A présent que les épisodes caniculaires se multiplient, l’architecture urbaine se doit de réinventer ses modèles. Certaines villes et certains pays ont déjà reconsidéré le sujet et offrent des aménagements appréciés de tous, petits et grands, habitants ou touristes.
Miroirs d’eau – des plans d’eau artistiques et ludiques
Les miroirs d’eau, plans d’eau de faible profondeur, équipés de jets et de brumisateurs ont donné le « la ».
A Nice, le long de la place Masséna, 3 000 m2 de promenade lacustre s’offrent aux passants. S’ils poursuivent leur balade, dans le Jardin Albert 1er, ils s’immergent sur un « plateau des brumes » où près de 1 000 brumisateurs les aspergent. L’expérience fraicheur est renforcée par la présence d’arbres et plantes de tous les continents. Oliviers, figuiers, camphriers, bambous, se mixent à une végétation africaine luxuriante et entrent en résonance avec l’atmosphère aquatique produite par le miroir d’eau et le brouillard brumisateur.

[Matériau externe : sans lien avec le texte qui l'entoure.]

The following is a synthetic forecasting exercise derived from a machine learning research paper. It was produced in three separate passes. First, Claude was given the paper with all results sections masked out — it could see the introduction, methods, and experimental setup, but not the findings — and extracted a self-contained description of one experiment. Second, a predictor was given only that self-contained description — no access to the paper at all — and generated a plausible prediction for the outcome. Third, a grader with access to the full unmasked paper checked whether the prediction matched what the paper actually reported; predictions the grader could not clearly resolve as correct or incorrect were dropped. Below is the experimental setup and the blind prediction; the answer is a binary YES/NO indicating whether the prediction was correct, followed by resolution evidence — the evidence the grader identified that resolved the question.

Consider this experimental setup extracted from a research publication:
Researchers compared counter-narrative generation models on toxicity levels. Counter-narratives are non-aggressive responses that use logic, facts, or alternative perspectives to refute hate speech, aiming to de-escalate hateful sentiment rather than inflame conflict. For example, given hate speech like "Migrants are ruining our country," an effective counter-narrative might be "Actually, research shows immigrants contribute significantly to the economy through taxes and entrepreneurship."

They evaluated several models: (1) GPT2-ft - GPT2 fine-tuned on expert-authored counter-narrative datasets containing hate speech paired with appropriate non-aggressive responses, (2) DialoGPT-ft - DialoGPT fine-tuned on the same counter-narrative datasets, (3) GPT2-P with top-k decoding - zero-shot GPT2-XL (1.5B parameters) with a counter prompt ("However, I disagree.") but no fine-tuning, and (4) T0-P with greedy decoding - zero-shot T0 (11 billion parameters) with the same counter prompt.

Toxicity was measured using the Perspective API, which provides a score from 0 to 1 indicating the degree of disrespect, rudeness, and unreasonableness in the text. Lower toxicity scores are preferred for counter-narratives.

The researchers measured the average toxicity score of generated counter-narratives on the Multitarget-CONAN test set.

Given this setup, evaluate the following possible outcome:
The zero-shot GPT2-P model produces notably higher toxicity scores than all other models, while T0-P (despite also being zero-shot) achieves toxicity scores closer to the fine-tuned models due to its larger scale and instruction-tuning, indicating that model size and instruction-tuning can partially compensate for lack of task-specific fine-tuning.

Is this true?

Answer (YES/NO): NO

Le miroir d’eau de Bordeaux (photo ci-dessus), qui était à sa création le plus grand miroir d’eau de la planète, a été conçu par Michel Corajoud. Il existe depuis 2006 et est inscrit au patrimoine de l’Unesco. Sa superficie de 3 450 m2 est une véritable œuvre d’art monumentale puisqu’il est le reflet de la place de la Bourse et des quais de la Garonne. Petits et grands s’éclaboussent et se pulvérisent à souhait sur cette carte postale, répertoriée comme « attraction touristique ».
Ces plans d’eau, inspirés par les phénomènes d’inondations de Venise, transforment des espaces publics parfois très exposés au soleil en lieux artistiques où confort et poésie se répondent.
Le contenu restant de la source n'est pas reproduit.